Exercise details
For this exercise, print only the lines from the one containing "Goldwin Hooded Jacket" through the end of the material below, exactly as given.

Data provided
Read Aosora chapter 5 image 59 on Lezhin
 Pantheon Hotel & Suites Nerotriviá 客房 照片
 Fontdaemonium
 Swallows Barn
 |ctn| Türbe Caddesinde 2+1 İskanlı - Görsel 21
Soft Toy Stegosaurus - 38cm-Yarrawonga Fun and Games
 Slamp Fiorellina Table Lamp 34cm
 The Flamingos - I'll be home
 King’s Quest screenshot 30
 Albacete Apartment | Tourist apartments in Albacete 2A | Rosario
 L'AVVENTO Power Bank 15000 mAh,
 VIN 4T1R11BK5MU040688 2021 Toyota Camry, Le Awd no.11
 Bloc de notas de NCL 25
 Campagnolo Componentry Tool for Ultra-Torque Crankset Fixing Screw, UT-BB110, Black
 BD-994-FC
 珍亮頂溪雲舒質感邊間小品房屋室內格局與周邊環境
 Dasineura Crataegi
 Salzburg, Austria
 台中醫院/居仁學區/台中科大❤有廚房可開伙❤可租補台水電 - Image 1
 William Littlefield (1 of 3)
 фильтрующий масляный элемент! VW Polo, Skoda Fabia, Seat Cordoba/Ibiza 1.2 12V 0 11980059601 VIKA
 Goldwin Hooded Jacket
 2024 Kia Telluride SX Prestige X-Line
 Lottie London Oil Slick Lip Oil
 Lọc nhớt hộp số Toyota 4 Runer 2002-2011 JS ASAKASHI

Solved problem
 Goldwin Hooded Jacket
 2024 Kia Telluride SX Prestige X-Line
 Lottie London Oil Slick Lip Oil
 Lọc nhớt hộp số Toyota 4 Runer 2002-2011 JS ASAKASHI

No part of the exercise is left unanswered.